OverseerTaskProcessor can process messages out of order





      Collection API and ConfigSet API messages can be processed out of order by the OverseerTaskProcessor/OverseerCollectionConfigSetProcessor because of the way locking is handled.


      Some context:

      The Overseer task processor dequeues messages from the Collection and ConfigSet Zookeeper queue at /overseer/collection-queue-work and hands processing to an executor pool with 100 max parallel tasks (ClusterStateUpdater on the other hand uses a single thread consuming and processing the /overseer/queue and does not suffer from the problem described here).

      Locking prevents tasks modifying the same or related data from running concurrently. For the Collection API, locking can be done at CLUSTER, COLLECTION, SHARD or REPLICA level and each command has its locking level defined in CollectionParams.CollectionAction.

      Multiple tasks for the same or competing locking levels do not execute concurrently. Commands locking at COLLECTION level for the same collection (for example CREATE creating a collection, CREATEALIAS creating an alias for the collection and CREATESHARD creating a new shard for the collection) will be executed sequentially, and it is expected that they are executed in submission order. Commands locking at different levels are also serialized when needed (for example changes to a shard of a collection and changes to the collection itself).


      The issue:

      The way OverseerTaskProcessor.run() deals with messages that cannot be executed due to competing messages already running (i.e. lock unavailable) is not correct. The method basically iterates over the set of messages to execute, skips those that can’t be executed due to locking and executes those that can be (assuming enough remaining available executors).

      The issue of out of order execution occurs when at least 3 messages compete for a lock. The following scenario shows out of order execution (messages numbered in enqueue order):

      • Message 1 gets the lock and runs,
      • Message 2 can’t be executed because the lock is taken,
      • Message 1 finishes execution and releases the lock,
      • Message 3 can be executed, gets the lock and runs,
      • Message 2 eventually runs when Message 3 finishes and releases the lock.

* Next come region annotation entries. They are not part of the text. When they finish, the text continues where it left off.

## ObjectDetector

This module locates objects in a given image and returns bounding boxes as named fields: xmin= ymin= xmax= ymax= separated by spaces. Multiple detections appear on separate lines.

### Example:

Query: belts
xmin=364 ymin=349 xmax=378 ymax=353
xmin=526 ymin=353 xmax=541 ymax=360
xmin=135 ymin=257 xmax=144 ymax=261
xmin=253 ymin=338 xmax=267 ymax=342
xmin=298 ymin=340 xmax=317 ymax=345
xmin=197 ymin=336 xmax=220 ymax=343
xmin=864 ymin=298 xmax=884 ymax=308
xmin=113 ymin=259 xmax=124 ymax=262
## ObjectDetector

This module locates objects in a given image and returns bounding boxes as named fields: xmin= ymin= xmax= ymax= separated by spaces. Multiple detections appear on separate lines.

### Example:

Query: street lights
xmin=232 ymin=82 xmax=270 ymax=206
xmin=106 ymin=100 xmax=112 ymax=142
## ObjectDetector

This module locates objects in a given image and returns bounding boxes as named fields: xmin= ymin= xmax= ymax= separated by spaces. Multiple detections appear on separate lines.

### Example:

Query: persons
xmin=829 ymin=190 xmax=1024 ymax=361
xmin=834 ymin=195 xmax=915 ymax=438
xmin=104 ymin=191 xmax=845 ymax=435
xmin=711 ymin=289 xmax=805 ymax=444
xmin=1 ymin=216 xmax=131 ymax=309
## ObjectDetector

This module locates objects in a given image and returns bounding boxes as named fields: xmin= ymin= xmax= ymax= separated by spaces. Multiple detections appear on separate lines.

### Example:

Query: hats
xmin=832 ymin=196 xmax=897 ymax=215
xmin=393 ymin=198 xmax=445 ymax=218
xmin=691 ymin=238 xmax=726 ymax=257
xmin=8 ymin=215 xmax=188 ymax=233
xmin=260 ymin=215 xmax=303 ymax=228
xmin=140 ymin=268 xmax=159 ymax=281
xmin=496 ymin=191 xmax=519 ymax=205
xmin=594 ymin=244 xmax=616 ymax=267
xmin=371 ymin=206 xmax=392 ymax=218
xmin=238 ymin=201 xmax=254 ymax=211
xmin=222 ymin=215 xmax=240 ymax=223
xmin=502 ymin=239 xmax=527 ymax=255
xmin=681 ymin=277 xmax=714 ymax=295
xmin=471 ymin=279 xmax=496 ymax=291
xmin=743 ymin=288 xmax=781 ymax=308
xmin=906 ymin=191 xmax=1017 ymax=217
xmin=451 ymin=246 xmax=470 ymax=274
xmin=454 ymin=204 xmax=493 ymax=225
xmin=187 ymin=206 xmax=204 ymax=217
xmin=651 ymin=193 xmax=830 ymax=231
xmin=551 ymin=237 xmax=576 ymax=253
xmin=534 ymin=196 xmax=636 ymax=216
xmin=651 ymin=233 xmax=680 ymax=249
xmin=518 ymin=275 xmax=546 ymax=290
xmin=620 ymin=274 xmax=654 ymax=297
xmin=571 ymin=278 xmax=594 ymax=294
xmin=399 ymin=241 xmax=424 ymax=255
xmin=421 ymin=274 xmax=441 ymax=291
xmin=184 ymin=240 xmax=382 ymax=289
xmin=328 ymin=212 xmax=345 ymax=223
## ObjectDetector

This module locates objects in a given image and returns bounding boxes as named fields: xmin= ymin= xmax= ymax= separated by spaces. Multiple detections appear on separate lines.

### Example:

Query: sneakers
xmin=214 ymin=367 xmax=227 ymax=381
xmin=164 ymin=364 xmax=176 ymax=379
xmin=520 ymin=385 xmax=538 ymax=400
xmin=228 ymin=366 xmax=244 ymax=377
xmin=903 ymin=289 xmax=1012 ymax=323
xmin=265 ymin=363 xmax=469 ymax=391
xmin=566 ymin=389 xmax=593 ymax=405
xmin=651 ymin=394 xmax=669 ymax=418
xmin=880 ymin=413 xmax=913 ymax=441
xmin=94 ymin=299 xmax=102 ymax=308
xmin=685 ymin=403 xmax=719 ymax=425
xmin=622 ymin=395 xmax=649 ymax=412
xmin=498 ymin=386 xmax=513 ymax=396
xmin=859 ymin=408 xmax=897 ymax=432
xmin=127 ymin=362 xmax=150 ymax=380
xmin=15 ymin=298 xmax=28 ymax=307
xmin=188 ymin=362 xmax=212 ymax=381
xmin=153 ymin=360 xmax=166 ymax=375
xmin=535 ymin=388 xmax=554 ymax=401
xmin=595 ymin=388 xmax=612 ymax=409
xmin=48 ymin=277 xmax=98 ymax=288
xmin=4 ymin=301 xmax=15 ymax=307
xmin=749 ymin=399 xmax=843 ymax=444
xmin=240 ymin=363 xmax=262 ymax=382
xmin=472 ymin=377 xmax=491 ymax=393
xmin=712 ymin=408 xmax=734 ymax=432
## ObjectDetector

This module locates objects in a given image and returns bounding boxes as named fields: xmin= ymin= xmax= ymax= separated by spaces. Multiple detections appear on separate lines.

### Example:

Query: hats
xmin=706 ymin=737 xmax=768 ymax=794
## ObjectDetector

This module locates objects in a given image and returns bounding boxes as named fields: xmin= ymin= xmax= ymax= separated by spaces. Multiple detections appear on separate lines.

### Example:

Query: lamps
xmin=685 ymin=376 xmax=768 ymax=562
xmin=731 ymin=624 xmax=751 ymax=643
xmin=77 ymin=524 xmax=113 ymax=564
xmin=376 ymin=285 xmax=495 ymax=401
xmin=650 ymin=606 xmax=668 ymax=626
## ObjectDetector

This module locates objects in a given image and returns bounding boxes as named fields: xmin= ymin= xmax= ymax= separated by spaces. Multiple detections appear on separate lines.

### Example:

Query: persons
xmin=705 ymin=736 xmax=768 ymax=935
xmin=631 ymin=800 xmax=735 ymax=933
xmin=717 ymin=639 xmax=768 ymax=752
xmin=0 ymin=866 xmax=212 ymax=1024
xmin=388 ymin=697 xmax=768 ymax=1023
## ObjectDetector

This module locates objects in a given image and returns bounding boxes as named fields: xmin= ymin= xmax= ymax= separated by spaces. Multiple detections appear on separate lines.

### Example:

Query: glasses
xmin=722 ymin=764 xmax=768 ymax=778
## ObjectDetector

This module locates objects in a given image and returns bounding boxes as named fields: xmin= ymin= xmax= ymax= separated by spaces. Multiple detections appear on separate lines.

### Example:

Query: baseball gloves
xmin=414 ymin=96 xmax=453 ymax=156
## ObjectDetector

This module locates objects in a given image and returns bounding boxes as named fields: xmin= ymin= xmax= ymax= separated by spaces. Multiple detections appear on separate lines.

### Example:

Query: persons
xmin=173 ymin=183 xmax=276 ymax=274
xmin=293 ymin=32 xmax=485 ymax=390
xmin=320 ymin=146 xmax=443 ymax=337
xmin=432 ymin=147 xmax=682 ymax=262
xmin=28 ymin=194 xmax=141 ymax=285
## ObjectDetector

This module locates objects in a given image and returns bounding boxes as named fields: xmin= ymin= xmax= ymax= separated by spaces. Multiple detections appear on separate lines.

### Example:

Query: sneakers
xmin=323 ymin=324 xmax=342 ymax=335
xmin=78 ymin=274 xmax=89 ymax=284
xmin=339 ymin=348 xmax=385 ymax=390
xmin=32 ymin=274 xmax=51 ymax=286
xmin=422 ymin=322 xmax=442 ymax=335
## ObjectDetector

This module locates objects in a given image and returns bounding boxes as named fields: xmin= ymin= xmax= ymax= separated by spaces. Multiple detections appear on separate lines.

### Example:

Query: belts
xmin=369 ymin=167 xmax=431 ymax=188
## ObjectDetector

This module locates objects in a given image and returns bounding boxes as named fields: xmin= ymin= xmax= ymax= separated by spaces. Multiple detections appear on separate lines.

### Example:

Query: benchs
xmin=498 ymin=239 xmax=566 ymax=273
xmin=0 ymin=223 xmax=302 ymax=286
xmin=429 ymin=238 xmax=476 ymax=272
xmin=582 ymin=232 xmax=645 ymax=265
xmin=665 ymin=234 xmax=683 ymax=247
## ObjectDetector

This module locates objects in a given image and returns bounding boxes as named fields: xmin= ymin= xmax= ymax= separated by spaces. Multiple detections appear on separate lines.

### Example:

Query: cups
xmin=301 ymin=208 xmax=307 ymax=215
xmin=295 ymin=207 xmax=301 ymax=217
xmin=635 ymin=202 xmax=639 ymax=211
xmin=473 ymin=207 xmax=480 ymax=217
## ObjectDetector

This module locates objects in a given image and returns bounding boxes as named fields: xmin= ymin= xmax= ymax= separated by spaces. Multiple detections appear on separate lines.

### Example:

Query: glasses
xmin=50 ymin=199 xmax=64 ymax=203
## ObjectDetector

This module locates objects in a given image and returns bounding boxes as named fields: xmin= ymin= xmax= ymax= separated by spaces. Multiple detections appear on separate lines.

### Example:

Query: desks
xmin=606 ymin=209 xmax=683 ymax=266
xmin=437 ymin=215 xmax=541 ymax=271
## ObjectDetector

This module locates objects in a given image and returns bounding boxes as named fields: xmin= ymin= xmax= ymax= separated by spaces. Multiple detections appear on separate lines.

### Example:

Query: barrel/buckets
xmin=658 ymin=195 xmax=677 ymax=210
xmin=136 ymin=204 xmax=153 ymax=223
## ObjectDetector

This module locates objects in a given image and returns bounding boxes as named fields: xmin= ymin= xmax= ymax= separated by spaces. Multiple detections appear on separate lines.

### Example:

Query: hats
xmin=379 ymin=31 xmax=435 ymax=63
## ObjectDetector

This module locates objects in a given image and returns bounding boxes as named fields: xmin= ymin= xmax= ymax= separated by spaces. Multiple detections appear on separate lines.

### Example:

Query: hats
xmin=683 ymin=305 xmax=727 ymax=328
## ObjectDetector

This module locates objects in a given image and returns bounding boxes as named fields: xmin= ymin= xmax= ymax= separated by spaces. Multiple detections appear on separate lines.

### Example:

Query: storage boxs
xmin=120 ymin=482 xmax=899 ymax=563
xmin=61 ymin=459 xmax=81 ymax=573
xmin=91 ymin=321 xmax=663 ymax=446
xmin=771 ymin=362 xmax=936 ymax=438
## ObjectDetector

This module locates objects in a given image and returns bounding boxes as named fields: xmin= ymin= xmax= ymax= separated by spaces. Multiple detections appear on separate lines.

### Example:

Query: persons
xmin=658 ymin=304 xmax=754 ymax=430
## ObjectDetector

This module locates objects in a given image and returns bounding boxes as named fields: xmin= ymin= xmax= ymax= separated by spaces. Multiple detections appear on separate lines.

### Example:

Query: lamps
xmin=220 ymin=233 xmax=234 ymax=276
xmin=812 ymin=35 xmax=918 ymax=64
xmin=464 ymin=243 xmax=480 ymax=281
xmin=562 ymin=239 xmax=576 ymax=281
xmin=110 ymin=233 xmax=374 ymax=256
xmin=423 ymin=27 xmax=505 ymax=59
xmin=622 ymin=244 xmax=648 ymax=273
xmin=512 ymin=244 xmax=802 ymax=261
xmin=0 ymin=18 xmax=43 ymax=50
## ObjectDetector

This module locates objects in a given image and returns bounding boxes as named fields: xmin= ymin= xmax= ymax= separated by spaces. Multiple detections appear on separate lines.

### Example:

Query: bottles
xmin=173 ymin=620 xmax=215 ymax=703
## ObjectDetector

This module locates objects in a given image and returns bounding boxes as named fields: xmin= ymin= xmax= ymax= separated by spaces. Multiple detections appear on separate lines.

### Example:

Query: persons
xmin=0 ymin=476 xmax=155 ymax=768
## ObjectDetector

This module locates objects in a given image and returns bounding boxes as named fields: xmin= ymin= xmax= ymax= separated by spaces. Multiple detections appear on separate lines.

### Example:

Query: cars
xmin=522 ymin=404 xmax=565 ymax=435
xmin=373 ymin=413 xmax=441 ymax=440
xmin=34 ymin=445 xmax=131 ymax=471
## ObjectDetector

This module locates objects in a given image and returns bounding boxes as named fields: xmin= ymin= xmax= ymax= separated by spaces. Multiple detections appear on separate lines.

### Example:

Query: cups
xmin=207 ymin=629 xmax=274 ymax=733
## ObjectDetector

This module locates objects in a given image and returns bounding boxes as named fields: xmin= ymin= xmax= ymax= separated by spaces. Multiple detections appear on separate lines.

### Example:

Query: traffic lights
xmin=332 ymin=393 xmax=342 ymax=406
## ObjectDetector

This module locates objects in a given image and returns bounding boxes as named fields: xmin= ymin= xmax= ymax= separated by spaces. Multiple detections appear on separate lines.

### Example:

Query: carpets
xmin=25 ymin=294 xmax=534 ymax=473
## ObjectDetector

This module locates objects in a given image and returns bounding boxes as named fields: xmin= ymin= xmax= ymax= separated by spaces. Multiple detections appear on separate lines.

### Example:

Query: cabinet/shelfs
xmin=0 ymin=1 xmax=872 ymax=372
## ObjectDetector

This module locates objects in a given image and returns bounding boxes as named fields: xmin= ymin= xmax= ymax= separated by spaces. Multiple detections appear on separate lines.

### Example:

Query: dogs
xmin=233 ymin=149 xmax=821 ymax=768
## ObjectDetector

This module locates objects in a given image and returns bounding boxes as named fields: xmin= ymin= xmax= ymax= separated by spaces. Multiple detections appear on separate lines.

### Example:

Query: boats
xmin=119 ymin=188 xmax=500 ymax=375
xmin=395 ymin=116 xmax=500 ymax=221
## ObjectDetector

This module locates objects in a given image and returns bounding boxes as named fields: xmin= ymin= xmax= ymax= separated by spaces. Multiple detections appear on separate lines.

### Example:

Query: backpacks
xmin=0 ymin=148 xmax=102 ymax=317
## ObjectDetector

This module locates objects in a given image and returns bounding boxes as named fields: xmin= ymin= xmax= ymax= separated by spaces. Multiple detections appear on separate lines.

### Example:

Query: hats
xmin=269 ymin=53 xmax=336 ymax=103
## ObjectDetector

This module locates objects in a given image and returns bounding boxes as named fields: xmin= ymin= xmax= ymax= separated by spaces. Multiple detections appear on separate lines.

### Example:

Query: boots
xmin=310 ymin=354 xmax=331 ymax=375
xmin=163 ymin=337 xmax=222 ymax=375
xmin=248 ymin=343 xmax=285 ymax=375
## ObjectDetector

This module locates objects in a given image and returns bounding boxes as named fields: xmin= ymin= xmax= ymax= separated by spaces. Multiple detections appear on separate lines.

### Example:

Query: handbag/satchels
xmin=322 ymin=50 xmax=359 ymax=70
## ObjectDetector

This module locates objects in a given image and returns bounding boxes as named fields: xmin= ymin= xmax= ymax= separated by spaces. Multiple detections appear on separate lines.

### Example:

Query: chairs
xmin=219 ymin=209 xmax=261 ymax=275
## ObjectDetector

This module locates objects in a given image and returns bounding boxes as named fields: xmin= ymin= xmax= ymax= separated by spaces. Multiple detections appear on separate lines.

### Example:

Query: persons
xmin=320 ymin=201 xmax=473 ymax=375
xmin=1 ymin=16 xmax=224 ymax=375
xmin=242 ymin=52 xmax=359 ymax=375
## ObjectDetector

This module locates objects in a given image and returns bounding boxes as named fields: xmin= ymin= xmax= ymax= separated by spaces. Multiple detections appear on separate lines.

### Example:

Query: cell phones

      We therefore have execution order 1 - 3 - 2 when the expected execution order is 1 - 2 - 3. Order 1 - 3 - 2 might not make sense or result in a different final state from 1 - 2 - 3.

      (there’s a variant of this scenario in which after Message 2 can't be executed the number of max parallel tasks is reached, then remaining tasks in heads including Message 3 are put into the blockedTasks map. These tasks are the first ones considered for processing on the next iteration of the main while loop. The reordering is similar).


      Note that from the client perspective, there does not need to be 3 outstanding tasks, 2 are sufficient. The third task required for observing reordering could be enqueued after the first one completed.


      Impact of the issue:

      This problem makes MultiThreadedOCPTest.testFillWorkQueue() fail because the test requires task execution in submission order (SOLR-14524).


      The messages required for reordering to happen are not necessarily messages at the same locking level: a message locking at SHARD or REPLICA level prevents execution of a COLLECTION level message for the same collection. Examples can be built of sequences of messages that lead to incorrect results or failures. For example ADDREPLICA followed by CREATEALIAS followed by DELETEALIAS, could see alias creation and deletion reordered, making no sense.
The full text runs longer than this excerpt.